Book: Ramrao: The Story of India's Farm Crisis by Jaideep Hardikar
The Story Of India's Farm Crisis And The Plight Of Farmers In Vidarbha
In his new book 'Ramrao: The Story of India's Farm Crisis', journalist Jaideep Hardikar has penned the painful story of Ramrao Panchleniwar, a farmer from Vidarbha, who attempted suicide back in 2014.
Harper Collins India is the publisher.
The cost is INR 399.
Ramrao: The Story of India's Farm Crisis, a new book by journalist Jaideep Hardikar, tries to contextualise India's continuing farmers' protests and farm suicides by focusing on an individual's story. Hardikar's book is about Ramrao Panchleniwar, a farmer from Vidarbha who tried suicide by swallowing pesticide in 2014 but survived. He is the face of Hardikar's book.?

- [Source information]

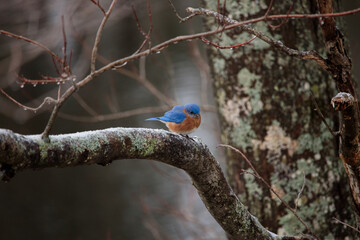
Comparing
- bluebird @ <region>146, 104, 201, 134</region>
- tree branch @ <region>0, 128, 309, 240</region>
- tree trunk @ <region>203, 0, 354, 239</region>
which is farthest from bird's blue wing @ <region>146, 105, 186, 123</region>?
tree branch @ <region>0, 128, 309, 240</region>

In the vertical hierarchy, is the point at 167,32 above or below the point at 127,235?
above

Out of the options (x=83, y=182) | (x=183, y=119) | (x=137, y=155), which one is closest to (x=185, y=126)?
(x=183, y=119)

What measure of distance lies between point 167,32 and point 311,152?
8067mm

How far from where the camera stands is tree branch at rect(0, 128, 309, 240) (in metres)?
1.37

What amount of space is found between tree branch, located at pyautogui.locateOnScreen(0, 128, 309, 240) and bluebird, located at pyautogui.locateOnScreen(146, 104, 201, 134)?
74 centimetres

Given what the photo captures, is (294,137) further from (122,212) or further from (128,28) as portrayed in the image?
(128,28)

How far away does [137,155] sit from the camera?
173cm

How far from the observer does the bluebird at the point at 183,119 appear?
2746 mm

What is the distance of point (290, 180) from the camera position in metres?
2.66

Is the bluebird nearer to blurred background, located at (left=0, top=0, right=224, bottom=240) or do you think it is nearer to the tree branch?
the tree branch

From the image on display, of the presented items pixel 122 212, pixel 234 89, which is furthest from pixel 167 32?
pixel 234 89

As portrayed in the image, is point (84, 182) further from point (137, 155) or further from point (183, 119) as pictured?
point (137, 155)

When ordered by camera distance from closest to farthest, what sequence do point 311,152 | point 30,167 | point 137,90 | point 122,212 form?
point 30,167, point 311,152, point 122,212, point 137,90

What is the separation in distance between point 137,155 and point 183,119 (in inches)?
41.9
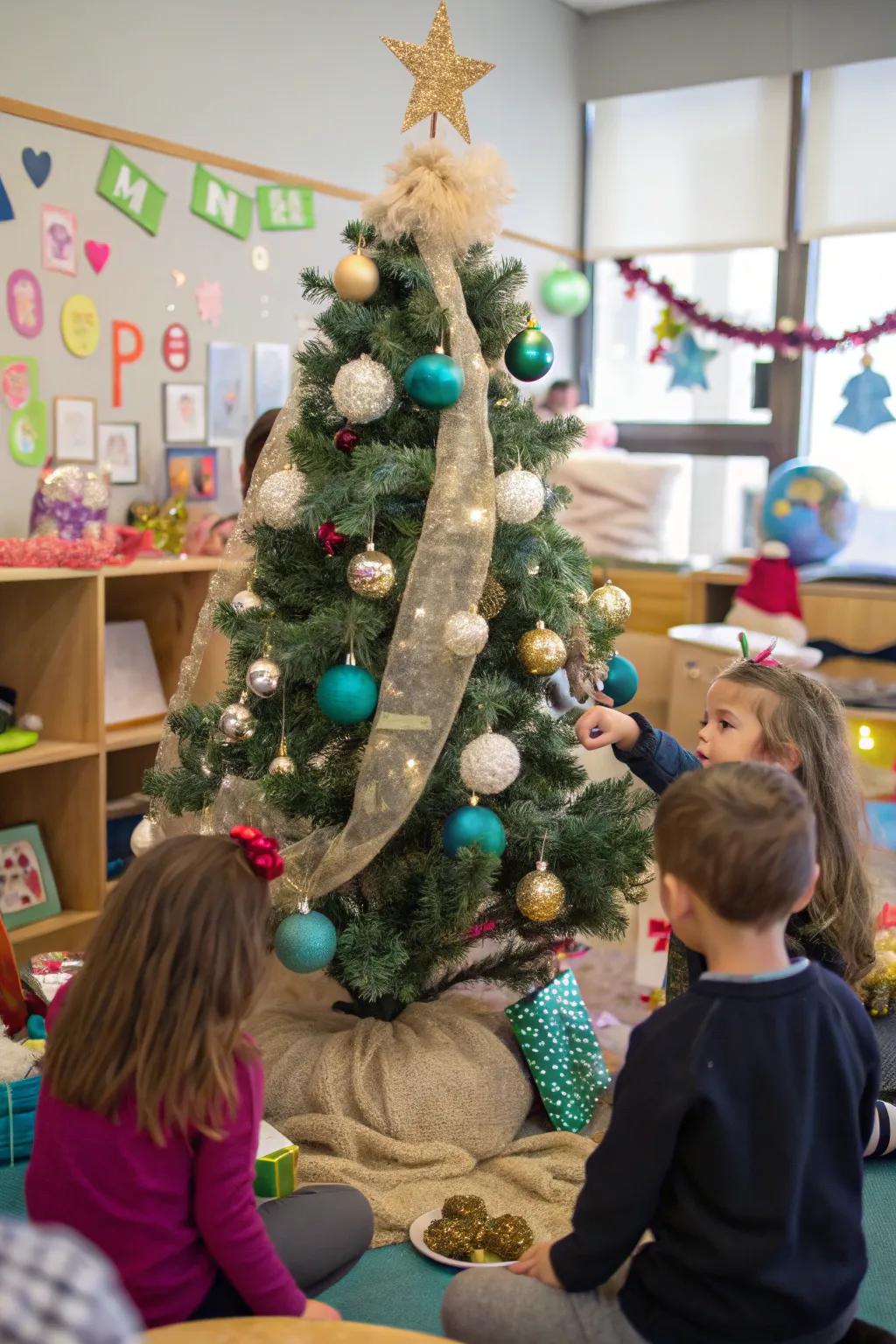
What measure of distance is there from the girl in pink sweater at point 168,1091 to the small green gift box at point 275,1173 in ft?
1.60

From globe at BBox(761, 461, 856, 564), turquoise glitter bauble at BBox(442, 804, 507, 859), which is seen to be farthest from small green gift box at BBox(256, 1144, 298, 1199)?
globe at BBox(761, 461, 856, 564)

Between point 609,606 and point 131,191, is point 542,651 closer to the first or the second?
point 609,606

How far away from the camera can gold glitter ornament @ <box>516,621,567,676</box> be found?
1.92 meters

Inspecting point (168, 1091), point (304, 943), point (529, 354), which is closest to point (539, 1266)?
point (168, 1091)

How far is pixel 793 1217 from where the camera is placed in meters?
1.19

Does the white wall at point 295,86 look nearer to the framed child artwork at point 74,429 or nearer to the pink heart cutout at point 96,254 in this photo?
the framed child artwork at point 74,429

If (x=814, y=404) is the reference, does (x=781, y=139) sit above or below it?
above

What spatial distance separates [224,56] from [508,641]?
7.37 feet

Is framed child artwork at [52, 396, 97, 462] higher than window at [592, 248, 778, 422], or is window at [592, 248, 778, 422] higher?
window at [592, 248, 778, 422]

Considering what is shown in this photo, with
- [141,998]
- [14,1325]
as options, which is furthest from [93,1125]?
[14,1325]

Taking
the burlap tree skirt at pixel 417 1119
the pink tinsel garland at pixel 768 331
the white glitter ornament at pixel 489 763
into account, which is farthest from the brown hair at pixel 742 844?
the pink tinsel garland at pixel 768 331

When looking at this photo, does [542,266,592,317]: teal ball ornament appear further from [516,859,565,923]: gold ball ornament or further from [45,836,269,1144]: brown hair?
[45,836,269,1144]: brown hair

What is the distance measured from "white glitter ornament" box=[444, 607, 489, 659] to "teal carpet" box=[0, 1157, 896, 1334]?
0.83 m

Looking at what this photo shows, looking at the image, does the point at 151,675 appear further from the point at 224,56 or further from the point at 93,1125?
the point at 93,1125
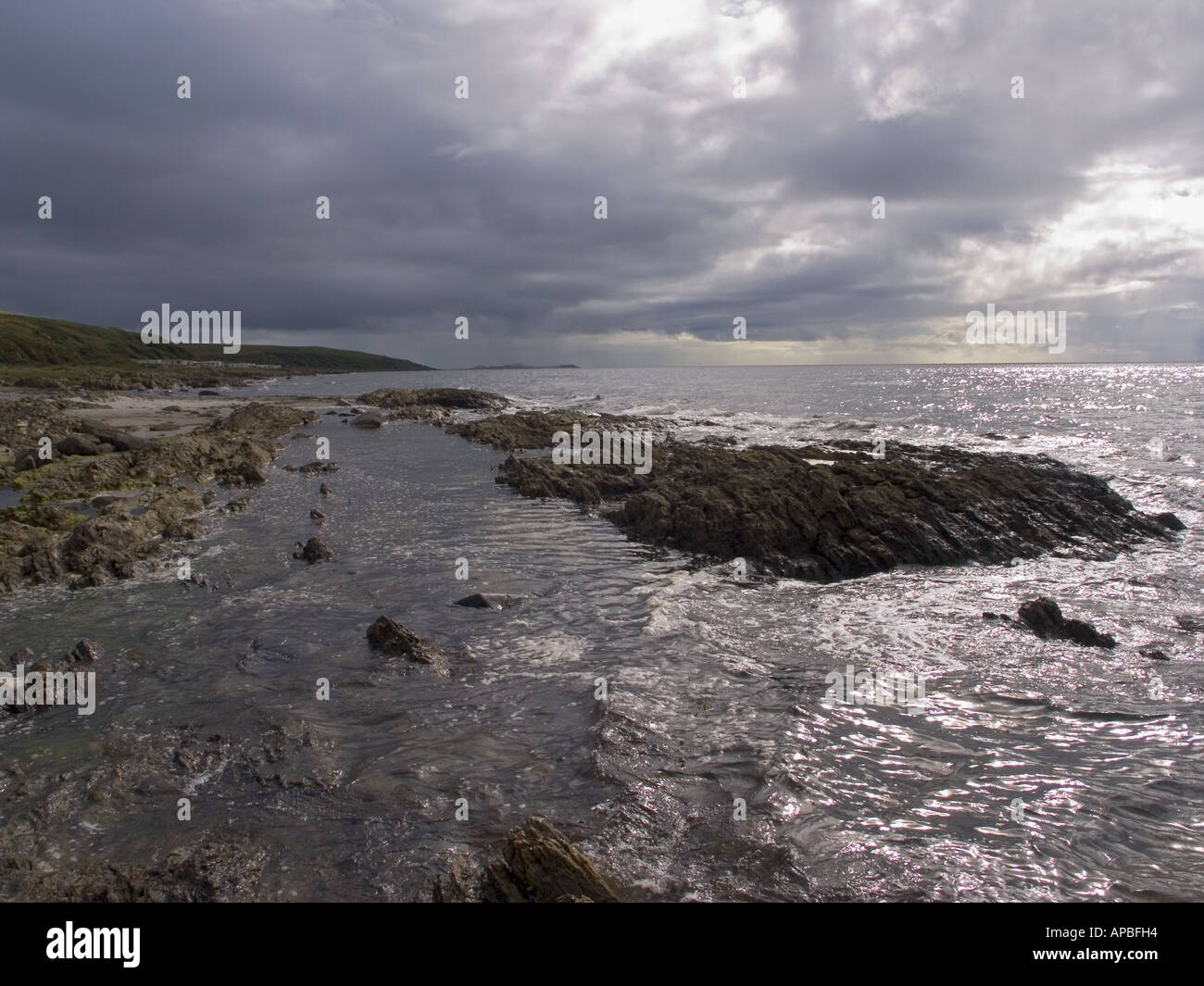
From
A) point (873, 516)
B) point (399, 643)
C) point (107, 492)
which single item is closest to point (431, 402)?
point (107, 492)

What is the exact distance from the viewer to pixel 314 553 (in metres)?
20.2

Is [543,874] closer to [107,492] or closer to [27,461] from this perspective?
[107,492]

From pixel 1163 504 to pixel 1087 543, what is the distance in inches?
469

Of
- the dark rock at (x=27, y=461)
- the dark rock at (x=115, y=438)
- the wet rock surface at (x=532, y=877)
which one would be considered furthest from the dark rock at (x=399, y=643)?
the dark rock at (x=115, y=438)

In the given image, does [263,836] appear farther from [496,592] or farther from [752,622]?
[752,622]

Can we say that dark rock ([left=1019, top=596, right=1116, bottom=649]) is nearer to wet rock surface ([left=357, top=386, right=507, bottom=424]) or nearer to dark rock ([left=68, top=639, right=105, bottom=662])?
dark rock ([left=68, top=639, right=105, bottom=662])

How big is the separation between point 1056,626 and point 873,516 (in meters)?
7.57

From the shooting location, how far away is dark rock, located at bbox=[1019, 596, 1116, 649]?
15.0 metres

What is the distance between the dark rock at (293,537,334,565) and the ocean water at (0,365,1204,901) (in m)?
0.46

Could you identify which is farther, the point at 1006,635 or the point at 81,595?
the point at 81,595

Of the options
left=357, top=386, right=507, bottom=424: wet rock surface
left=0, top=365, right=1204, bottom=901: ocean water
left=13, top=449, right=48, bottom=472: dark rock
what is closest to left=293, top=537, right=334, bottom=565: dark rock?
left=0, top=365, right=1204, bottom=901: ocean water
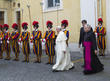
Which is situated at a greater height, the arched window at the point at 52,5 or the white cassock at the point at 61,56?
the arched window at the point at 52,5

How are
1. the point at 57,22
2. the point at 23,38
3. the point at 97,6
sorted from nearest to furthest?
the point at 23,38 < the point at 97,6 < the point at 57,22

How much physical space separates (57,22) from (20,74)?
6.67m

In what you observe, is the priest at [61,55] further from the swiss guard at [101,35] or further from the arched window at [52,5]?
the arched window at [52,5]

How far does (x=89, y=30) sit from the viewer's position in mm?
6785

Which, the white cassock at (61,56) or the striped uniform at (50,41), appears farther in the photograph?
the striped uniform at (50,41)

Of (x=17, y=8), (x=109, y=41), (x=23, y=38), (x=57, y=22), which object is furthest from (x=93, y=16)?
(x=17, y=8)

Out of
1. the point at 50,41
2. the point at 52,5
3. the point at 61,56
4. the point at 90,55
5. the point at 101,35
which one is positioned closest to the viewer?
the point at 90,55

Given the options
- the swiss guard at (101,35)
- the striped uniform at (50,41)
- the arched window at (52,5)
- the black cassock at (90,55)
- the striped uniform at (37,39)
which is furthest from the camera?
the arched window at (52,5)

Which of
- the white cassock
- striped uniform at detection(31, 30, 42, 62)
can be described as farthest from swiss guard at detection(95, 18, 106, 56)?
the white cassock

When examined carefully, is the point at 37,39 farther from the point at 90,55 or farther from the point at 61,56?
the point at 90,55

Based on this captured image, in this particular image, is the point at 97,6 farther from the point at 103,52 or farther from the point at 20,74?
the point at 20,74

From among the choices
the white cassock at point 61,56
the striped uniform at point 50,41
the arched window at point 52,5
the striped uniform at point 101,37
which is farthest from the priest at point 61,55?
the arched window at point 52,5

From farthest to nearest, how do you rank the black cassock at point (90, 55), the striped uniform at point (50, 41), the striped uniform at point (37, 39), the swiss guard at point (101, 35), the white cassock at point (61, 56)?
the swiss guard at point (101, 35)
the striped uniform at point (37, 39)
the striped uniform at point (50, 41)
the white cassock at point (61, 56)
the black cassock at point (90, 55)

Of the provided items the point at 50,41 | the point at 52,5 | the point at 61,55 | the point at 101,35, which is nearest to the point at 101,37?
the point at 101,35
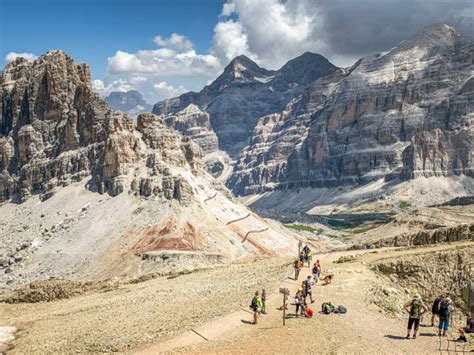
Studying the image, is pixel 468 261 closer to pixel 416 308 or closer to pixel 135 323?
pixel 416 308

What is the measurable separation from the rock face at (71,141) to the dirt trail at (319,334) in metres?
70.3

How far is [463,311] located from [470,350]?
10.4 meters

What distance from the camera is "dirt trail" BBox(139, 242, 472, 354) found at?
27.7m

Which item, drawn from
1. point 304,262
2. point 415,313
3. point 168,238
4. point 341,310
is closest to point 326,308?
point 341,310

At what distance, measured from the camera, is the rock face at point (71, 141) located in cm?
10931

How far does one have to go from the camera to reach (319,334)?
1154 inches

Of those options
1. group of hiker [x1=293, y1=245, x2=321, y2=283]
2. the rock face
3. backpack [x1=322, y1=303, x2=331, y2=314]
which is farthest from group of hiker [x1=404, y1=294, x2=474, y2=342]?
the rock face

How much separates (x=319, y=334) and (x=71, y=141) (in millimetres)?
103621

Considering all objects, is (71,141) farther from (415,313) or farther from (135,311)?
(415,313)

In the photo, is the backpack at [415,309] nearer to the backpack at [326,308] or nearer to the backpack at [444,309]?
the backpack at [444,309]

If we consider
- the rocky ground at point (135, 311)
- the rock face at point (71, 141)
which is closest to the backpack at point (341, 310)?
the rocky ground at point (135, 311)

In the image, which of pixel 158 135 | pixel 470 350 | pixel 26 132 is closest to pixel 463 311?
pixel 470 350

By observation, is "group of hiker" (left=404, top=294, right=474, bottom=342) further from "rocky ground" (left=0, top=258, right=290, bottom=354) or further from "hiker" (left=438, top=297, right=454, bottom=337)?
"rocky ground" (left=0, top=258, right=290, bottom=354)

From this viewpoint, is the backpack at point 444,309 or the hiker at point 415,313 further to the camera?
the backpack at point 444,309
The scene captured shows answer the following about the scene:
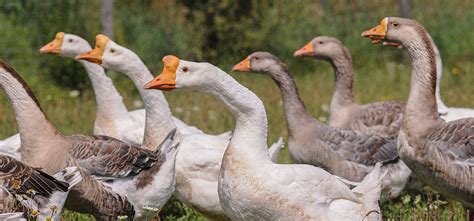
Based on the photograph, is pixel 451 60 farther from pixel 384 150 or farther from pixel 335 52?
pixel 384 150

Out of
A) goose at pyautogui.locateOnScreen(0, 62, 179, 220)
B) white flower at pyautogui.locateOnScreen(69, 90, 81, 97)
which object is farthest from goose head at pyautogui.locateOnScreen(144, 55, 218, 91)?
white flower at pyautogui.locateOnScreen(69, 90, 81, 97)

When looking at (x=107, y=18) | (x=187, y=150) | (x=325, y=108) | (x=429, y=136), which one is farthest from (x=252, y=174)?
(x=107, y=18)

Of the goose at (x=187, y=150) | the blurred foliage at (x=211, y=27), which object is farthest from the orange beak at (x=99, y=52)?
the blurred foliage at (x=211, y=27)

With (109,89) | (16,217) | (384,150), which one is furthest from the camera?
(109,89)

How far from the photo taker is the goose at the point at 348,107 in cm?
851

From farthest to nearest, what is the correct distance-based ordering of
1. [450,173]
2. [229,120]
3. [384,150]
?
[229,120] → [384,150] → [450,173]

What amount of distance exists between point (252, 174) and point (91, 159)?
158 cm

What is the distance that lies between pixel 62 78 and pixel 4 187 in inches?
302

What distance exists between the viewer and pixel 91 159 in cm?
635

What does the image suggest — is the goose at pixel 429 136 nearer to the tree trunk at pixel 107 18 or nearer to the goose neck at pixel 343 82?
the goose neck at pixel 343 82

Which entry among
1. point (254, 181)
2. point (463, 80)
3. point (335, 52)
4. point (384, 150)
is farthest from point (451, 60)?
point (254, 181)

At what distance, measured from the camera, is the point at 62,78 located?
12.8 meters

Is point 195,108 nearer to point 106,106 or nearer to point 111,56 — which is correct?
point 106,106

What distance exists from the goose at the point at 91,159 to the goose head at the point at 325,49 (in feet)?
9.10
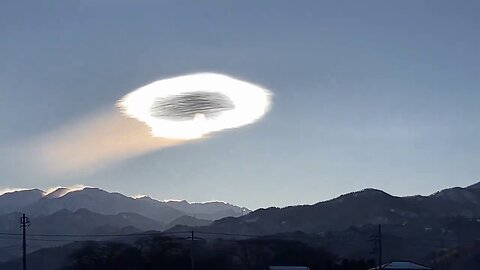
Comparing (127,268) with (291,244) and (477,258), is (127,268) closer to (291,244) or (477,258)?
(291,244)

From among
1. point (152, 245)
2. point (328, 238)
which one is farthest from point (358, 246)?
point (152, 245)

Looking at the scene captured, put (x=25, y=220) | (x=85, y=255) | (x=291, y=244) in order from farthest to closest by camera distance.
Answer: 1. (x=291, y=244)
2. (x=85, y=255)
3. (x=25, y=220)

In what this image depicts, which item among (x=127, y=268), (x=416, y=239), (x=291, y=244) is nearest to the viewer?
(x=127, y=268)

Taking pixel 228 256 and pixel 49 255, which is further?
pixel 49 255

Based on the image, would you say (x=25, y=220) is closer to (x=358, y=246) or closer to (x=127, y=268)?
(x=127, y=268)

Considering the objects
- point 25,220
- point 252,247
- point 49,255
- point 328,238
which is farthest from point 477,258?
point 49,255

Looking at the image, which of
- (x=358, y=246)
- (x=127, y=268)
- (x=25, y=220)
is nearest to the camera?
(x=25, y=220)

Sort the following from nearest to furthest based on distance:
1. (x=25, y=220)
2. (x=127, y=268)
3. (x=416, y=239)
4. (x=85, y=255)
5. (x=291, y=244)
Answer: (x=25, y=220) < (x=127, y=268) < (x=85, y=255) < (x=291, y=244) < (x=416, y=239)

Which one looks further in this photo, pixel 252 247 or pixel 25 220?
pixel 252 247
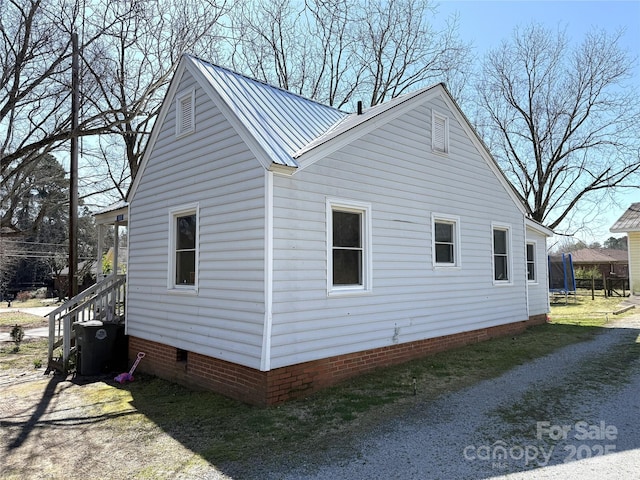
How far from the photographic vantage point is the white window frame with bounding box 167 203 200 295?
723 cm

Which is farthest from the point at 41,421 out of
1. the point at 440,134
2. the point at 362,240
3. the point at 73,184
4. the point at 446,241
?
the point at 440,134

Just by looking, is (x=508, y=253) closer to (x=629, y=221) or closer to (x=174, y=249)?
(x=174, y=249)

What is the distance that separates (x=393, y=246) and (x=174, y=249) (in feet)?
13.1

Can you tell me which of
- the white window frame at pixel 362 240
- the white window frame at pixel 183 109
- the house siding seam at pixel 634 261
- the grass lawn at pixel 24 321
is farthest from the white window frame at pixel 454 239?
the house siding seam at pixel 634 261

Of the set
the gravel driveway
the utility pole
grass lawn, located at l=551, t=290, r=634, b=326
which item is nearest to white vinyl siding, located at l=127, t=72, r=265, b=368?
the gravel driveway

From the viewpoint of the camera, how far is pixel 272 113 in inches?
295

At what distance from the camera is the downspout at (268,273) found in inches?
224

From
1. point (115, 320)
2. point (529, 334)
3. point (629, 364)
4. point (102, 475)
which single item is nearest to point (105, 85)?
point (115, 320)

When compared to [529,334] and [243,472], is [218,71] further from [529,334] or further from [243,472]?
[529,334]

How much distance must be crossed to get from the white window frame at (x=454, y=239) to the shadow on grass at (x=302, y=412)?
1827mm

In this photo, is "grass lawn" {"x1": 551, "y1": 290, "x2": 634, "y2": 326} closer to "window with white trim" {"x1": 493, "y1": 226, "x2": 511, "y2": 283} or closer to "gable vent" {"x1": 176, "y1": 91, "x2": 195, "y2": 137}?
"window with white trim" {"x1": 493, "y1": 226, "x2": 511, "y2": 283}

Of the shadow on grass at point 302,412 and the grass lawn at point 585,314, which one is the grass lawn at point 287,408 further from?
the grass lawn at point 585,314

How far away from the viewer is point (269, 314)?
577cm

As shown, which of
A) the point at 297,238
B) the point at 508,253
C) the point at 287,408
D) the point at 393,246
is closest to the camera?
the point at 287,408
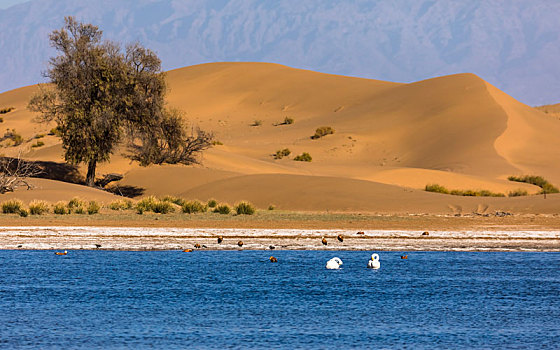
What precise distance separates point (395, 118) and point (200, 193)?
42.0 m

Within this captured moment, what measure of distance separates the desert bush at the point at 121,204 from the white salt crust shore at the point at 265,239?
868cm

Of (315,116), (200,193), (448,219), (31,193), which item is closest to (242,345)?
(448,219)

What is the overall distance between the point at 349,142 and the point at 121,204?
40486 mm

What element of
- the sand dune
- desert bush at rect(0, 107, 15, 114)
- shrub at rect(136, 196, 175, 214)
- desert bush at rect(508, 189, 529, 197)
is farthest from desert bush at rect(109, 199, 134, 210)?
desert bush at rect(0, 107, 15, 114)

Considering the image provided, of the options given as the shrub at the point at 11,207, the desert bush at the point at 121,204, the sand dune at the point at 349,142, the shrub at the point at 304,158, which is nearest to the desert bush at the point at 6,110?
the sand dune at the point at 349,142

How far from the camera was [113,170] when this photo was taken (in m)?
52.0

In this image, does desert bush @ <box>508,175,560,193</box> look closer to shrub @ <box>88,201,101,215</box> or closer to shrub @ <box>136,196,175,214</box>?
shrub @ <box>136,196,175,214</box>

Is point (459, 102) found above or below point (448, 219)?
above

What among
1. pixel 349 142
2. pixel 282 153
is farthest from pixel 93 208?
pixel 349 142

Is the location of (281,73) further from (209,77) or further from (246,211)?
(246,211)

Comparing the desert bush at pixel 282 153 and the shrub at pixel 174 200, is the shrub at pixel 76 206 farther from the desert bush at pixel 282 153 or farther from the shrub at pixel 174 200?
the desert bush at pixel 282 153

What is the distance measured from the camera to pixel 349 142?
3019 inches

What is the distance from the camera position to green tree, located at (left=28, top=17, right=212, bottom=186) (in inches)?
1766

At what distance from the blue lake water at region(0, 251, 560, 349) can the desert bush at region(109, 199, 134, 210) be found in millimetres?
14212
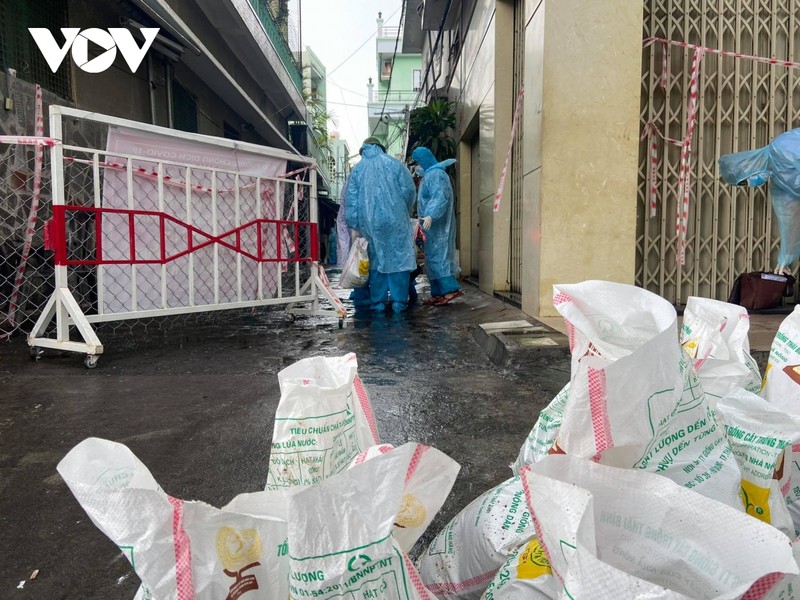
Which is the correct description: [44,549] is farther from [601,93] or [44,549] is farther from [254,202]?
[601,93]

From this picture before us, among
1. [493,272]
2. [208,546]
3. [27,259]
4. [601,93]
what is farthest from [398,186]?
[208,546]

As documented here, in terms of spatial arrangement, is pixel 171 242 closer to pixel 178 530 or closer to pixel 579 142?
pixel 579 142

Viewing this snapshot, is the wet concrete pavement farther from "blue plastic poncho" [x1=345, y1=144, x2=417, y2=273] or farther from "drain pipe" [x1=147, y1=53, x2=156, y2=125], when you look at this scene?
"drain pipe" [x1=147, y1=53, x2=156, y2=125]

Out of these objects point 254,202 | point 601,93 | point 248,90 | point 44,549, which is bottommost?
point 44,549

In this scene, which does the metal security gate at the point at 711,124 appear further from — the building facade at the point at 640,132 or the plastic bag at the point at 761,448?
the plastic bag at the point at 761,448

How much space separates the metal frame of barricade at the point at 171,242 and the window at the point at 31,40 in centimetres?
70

- [Task 1] From the text about Hardikar's book, extract the passage starting at "Book: Ramrao: The" and ending at "of Hardikar's book.?".
- [Task 2] In the text about Hardikar's book, turn the paragraph that begins "Ramrao: The Story of India's Farm Crisis, a new book" into a short bulleted list that keeps its main facts.

- [Task result 1]
Book: Ramrao: The Story of India's Farm Crisis by Jaideep Hardikar
The Story Of India's Farm Crisis And The Plight Of Farmers In Vidarbha
In his new book 'Ramrao: The Story of India's Farm Crisis', journalist Jaideep Hardikar has penned the painful story of Ramrao Panchleniwar, a farmer from Vidarbha, who attempted suicide back in 2014.
Harper Collins India is the publisher.
The cost is INR 399.
Ramrao: The Story of India's Farm Crisis, a new book by journalist Jaideep Hardikar, tries to contextualise India's continuing farmers' protests and farm suicides by focusing on an individual's story. Hardikar's book is about Ramrao Panchleniwar, a farmer from Vidarbha who tried suicide by swallowing pesticide in 2014 but survived. He is the face of Hardikar's book.?

- [Task result 2]
- Ramrao: The Story of India's Farm Crisis is a new book by journalist Jaideep Hardikar.
- It tries to contextualize India's continuing farmers' protests and farm suicides by focusing on one individual's story.
- That individual is Ramrao Panchleniwar, a farmer from Vidarbha who tried suicide by swallowing pesticide in 2014 but survived.
- He is the face of the book.